## Problem description
With pictures left out, set down every record word for word.

## Material provided

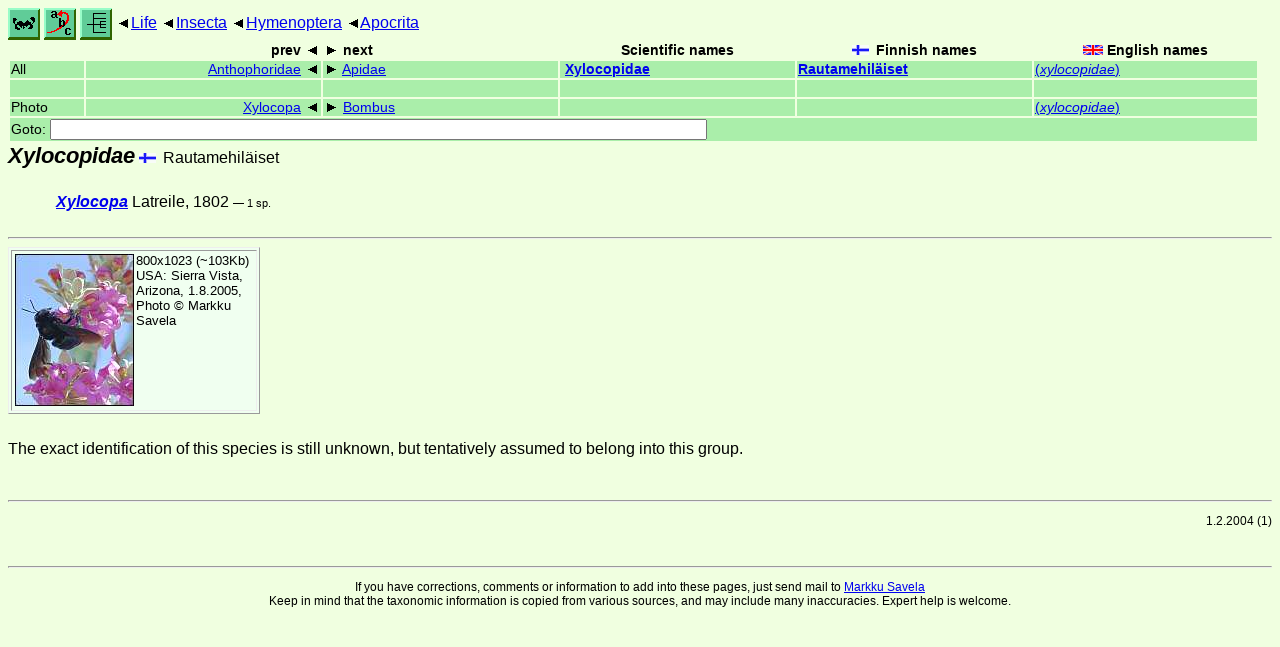

--- FILE ---
content_type: text/html
request_url: https://www.nic.funet.fi/pub/sci/bio/life/insecta/hymenoptera/apocrita/xylocopidae/
body_size: 3246
content:
<!DOCTYPE html><html><head><title>Xylocopidae</title>
<link rel="stylesheet" href="../../../../life.css" type="text/css">
<!-- Generated by index-css.pl -->
<base target="_top">
<meta charset="utf-8"/></head><body>
<noscript><style>.js {display:none;}</style></noscript>
<div class=NAVBAR>
<a href="../../../../intro.html"><img src="../../../../icons/home.gif" alt="[HOME]"></a>
<a href="../../../../warp/index.html"><img src="../../../../icons/warp.gif" alt="[INDEXES]"></a>
<a href="../../../../tree.html?find=xylocopidae" target="tree_life"><img class="js" src="../../../../icons/phylo.png" alt="[TREE]"></a>
<span class=up><a href="../../../../">Life</a></span>
<span class=up><a href="../../../">Insecta</a></span>
<span class=up><a href="../../">Hymenoptera</a></span>
<span class=up><a href="../">Apocrita</a></span>
</div>
<form action="/cgi-bin/life/goto"><table class=NAVIGATION><tr><th></th><th class=prev><span>prev</span></th>
<th class=next><span>next</span></th>
<th>Scientific names</TH>
<th><span class=fiflag>Finnish names</span></th>
<th><span class=gbflag>English names</span></th>
</tr>
<tr><td>All</td>
<td class=prev><span><a href="../anthophoridae/index.html">Anthophoridae</a></span></td>
<td class=next><span><a href="../apidae/index.html">Apidae</a></span></td>
<td>&nbsp;<b><a href="../../../../warp/insects-list.html#xylocopidae">Xylocopidae</a></b>
</td>
<td><a href="../../../../warp/insects-Finnish-list.html#xylocopidae"><b>Rautamehiläiset</b></a></td>
<td><a href="../../../../warp/insects-English-list.html#xylocopidae">(<i>xylocopidae</i>)</a></td></tr>
<tr><td>&nbsp;</td>
<td class=prev></td>
<td class=next></td>
<td>&nbsp;</td>
<td></td>
<td></td></tr>
<tr><td>Photo</td>
<td class=prev><span><a href="xylocopa">Xylocopa</a></span></td>
<td class=next><span><a href="../apidae/bombus">Bombus</a></span></td>
<td>&nbsp;</td>
<td></td>
<td><a href="../../../../warp/insects-English-Photolist.html#xylocopidae">(<i>xylocopidae</i>)</a></td></tr>
<tr><td colspan=6><label>Goto: <input name=taxon size=80></label></td></tr>
</table>
</form>
<div class=PH><div class="TN" id="Xylocopidae"><span class=TN><i>Xylocopidae</i></span>

<span class=CN>
  <span lang="fi">Rautamehiläiset</span>
</span>
<div class=NAMES>
<ul class="SN">
<li><i></i>
</ul>
</div>
</div>
</div><ul class=LIST>
<li><span class=TN><a href="xylocopa/"><i><b>Xylocopa</b></i></a> Latreile, 1802</span>

 <span class=CTR>&mdash; 1 sp.</span>
</ul>
<br><hr>
<div><table class=PHOTO style="display:inline-block">

<tr><td><a href="sp-1.jpg">
<img src="_sp-1.jpg"  width=119 height=152  alt="[sp-1.jpg]"></a> 
800x1023 (~103Kb) USA: Sierra Vista, Arizona, 1.8.2005, Photo © Markku Savela
</td>
</table></div>
<p><a name=sp>The exact identification of this species is still unknown,
but tentatively assumed to belong into this group.</a></p>
<br><hr>
<p class=NOTE>1.2.2004 (1)</p>
<br>
<hr><p class=ENDNOTE>If you have corrections, comments or
 information to add into these pages, just send mail to
<a href="/cgi-bin/life/mail/moth/iki/fi/lolf2007?pe@qoc.33ud-nfe.org">Markku Savela</a><br>
Keep in mind that the taxonomic information is copied from various sources,  and may include many inaccuracies. Expert help is welcome.
</body></html>
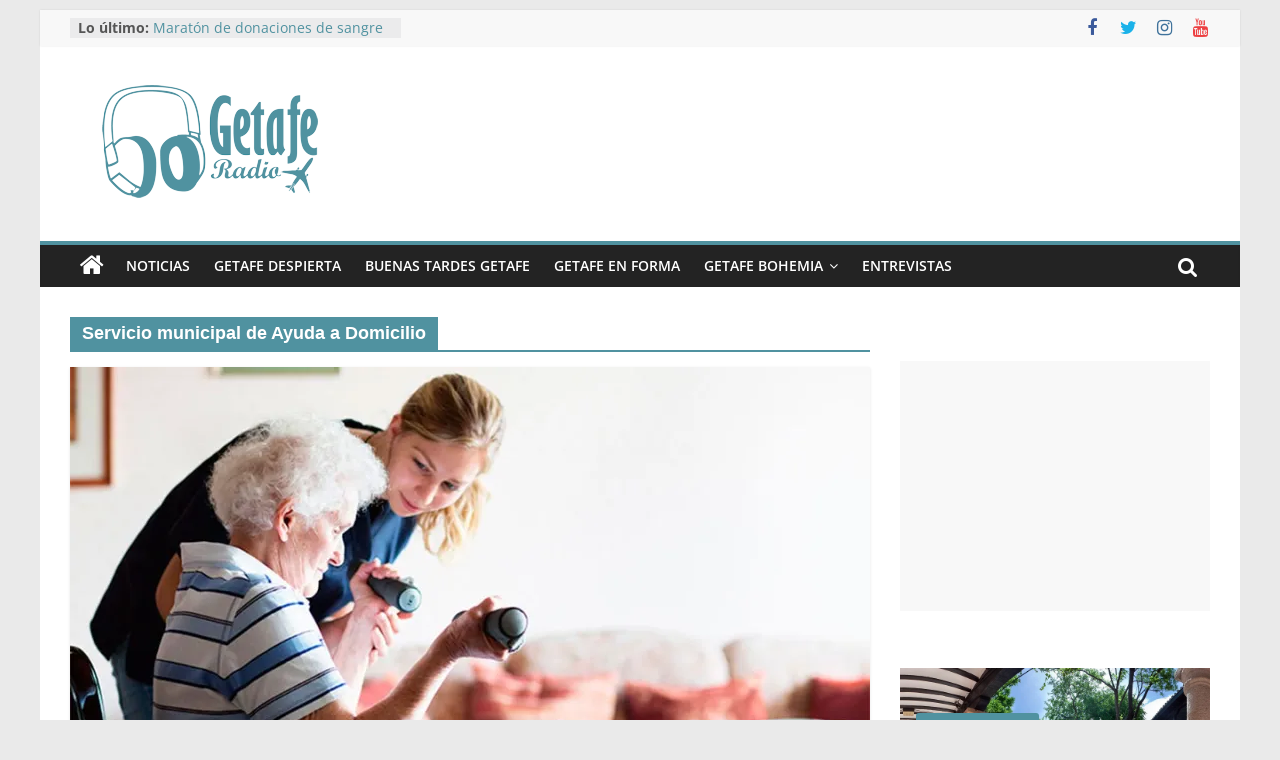

--- FILE ---
content_type: text/html; charset=utf-8
request_url: https://www.google.com/recaptcha/api2/aframe
body_size: 267
content:
<!DOCTYPE HTML><html><head><meta http-equiv="content-type" content="text/html; charset=UTF-8"></head><body><script nonce="DNl44gx4KlnayJq2rRbS2w">/** Anti-fraud and anti-abuse applications only. See google.com/recaptcha */ try{var clients={'sodar':'https://pagead2.googlesyndication.com/pagead/sodar?'};window.addEventListener("message",function(a){try{if(a.source===window.parent){var b=JSON.parse(a.data);var c=clients[b['id']];if(c){var d=document.createElement('img');d.src=c+b['params']+'&rc='+(localStorage.getItem("rc::a")?sessionStorage.getItem("rc::b"):"");window.document.body.appendChild(d);sessionStorage.setItem("rc::e",parseInt(sessionStorage.getItem("rc::e")||0)+1);localStorage.setItem("rc::h",'1769266873109');}}}catch(b){}});window.parent.postMessage("_grecaptcha_ready", "*");}catch(b){}</script></body></html>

## Completed exercise
--- FILE ---
content_type: text/html
request_url: https://www.nic.funet.fi/pub/sci/bio/life/insecta/hymenoptera/apocrita/xylocopidae/
body_size: 3246
content:
<!DOCTYPE html><html><head><title>Xylocopidae</title>
<link rel="stylesheet" href="../../../../life.css" type="text/css">
<!-- Generated by index-css.pl -->
<base target="_top">
<meta charset="utf-8"/></head><body>
<noscript><style>.js {display:none;}</style></noscript>
<div class=NAVBAR>
<a href="../../../../intro.html"><img src="../../../../icons/home.gif" alt="[HOME]"></a>
<a href="../../../../warp/index.html"><img src="../../../../icons/warp.gif" alt="[INDEXES]"></a>
<a href="../../../../tree.html?find=xylocopidae" target="tree_life"><img class="js" src="../../../../icons/phylo.png" alt="[TREE]"></a>
<span class=up><a href="../../../../">Life</a></span>
<span class=up><a href="../../../">Insecta</a></span>
<span class=up><a href="../../">Hymenoptera</a></span>
<span class=up><a href="../">Apocrita</a></span>
</div>
<form action="/cgi-bin/life/goto"><table class=NAVIGATION><tr><th></th><th class=prev><span>prev</span></th>
<th class=next><span>next</span></th>
<th>Scientific names</TH>
<th><span class=fiflag>Finnish names</span></th>
<th><span class=gbflag>English names</span></th>
</tr>
<tr><td>All</td>
<td class=prev><span><a href="../anthophoridae/index.html">Anthophoridae</a></span></td>
<td class=next><span><a href="../apidae/index.html">Apidae</a></span></td>
<td>&nbsp;<b><a href="../../../../warp/insects-list.html#xylocopidae">Xylocopidae</a></b>
</td>
<td><a href="../../../../warp/insects-Finnish-list.html#xylocopidae"><b>Rautamehiläiset</b></a></td>
<td><a href="../../../../warp/insects-English-list.html#xylocopidae">(<i>xylocopidae</i>)</a></td></tr>
<tr><td>&nbsp;</td>
<td class=prev></td>
<td class=next></td>
<td>&nbsp;</td>
<td></td>
<td></td></tr>
<tr><td>Photo</td>
<td class=prev><span><a href="xylocopa">Xylocopa</a></span></td>
<td class=next><span><a href="../apidae/bombus">Bombus</a></span></td>
<td>&nbsp;</td>
<td></td>
<td><a href="../../../../warp/insects-English-Photolist.html#xylocopidae">(<i>xylocopidae</i>)</a></td></tr>
<tr><td colspan=6><label>Goto: <input name=taxon size=80></label></td></tr>
</table>
</form>
<div class=PH><div class="TN" id="Xylocopidae"><span class=TN><i>Xylocopidae</i></span>

<span class=CN>
  <span lang="fi">Rautamehiläiset</span>
</span>
<div class=NAMES>
<ul class="SN">
<li><i></i>
</ul>
</div>
</div>
</div><ul class=LIST>
<li><span class=TN><a href="xylocopa/"><i><b>Xylocopa</b></i></a> Latreile, 1802</span>

 <span class=CTR>&mdash; 1 sp.</span>
</ul>
<br><hr>
<div><table class=PHOTO style="display:inline-block">

<tr><td><a href="sp-1.jpg">
<img src="_sp-1.jpg"  width=119 height=152  alt="[sp-1.jpg]"></a> 
800x1023 (~103Kb) USA: Sierra Vista, Arizona, 1.8.2005, Photo © Markku Savela
</td>
</table></div>
<p><a name=sp>The exact identification of this species is still unknown,
but tentatively assumed to belong into this group.</a></p>
<br><hr>
<p class=NOTE>1.2.2004 (1)</p>
<br>
<hr><p class=ENDNOTE>If you have corrections, comments or
 information to add into these pages, just send mail to
<a href="/cgi-bin/life/mail/moth/iki/fi/lolf2007?pe@qoc.33ud-nfe.org">Markku Savela</a><br>
Keep in mind that the taxonomic information is copied from various sources,  and may include many inaccuracies. Expert help is welcome.
</body></html>

--- FILE ---
content_type: text/html; charset=utf-8
request_url: https://www.google.com/recaptcha/api2/aframe
body_size: 267
content:
<!DOCTYPE HTML><html><head><meta http-equiv="content-type" content="text/html; charset=UTF-8"></head><body><script nonce="DNl44gx4KlnayJq2rRbS2w">/** Anti-fraud and anti-abuse applications only. See google.com/recaptcha */ try{var clients={'sodar':'https://pagead2.googlesyndication.com/pagead/sodar?'};window.addEventListener("message",function(a){try{if(a.source===window.parent){var b=JSON.parse(a.data);var c=clients[b['id']];if(c){var d=document.createElement('img');d.src=c+b['params']+'&rc='+(localStorage.getItem("rc::a")?sessionStorage.getItem("rc::b"):"");window.document.body.appendChild(d);sessionStorage.setItem("rc::e",parseInt(sessionStorage.getItem("rc::e")||0)+1);localStorage.setItem("rc::h",'1769266873109');}}}catch(b){}});window.parent.postMessage("_grecaptcha_ready", "*");}catch(b){}</script></body></html>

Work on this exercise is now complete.